Exactness is required throughout. Return every record once more.

[Extracted entries — start]

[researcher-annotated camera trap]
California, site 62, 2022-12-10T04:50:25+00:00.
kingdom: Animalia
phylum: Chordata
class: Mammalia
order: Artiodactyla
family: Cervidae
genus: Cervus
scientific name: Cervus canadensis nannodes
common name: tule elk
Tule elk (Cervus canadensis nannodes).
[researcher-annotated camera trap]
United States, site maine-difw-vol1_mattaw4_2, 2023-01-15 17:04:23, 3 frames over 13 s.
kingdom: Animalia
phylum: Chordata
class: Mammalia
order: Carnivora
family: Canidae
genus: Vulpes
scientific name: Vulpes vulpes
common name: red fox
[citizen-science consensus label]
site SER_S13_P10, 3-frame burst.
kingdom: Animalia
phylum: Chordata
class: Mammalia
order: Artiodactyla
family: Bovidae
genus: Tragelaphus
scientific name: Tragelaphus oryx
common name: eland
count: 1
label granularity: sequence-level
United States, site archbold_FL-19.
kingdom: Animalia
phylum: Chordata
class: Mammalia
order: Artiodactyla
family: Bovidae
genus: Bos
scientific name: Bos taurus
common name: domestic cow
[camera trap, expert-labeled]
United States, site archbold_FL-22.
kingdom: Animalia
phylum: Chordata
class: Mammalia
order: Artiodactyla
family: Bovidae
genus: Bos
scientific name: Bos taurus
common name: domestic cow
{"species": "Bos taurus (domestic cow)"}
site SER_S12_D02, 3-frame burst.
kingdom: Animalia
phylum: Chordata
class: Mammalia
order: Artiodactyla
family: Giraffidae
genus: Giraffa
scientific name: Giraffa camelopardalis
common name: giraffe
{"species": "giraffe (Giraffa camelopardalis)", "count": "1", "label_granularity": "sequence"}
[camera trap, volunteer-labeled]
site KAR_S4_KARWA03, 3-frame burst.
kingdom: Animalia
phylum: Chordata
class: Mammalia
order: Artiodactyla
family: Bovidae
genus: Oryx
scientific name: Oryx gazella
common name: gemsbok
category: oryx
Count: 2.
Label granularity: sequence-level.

[Extracted entries — finish]

## Written response
[researcher-annotated camera trap]
California, site 62, 2022-12-10T04:50:25+00:00.
kingdom: Animalia
phylum: Chordata
class: Mammalia
order: Artiodactyla
family: Cervidae
genus: Cervus
scientific name: Cervus canadensis nannodes
common name: tule elk
Tule elk (Cervus canadensis nannodes).
[researcher-annotated camera trap]
United States, site maine-difw-vol1_mattaw4_2, 2023-01-15 17:04:23, 3 frames over 13 s.
kingdom: Animalia
phylum: Chordata
class: Mammalia
order: Carnivora
family: Canidae
genus: Vulpes
scientific name: Vulpes vulpes
common name: red fox
[citizen-science consensus label]
site SER_S13_P10, 3-frame burst.
kingdom: Animalia
phylum: Chordata
class: Mammalia
order: Artiodactyla
family: Bovidae
genus: Tragelaphus
scientific name: Tragelaphus oryx
common name: eland
count: 1
label granularity: sequence-level
United States, site archbold_FL-19.
kingdom: Animalia
phylum: Chordata
class: Mammalia
order: Artiodactyla
family: Bovidae
genus: Bos
scientific name: Bos taurus
common name: domestic cow
[camera trap, expert-labeled]
United States, site archbold_FL-22.
kingdom: Animalia
phylum: Chordata
class: Mammalia
order: Artiodactyla
family: Bovidae
genus: Bos
scientific name: Bos taurus
common name: domestic cow
{"species": "Bos taurus (domestic cow)"}
site SER_S12_D02, 3-frame burst.
kingdom: Animalia
phylum: Chordata
class: Mammalia
order: Artiodactyla
family: Giraffidae
genus: Giraffa
scientific name: Giraffa camelopardalis
common name: giraffe
{"species": "giraffe (Giraffa camelopardalis)", "count": "1", "label_granularity": "sequence"}
[camera trap, volunteer-labeled]
site KAR_S4_KARWA03, 3-frame burst.
kingdom: Animalia
phylum: Chordata
class: Mammalia
order: Artiodactyla
family: Bovidae
genus: Oryx
scientific name: Oryx gazella
common name: gemsbok
category: oryx
Count: 2.
Label granularity: sequence-level.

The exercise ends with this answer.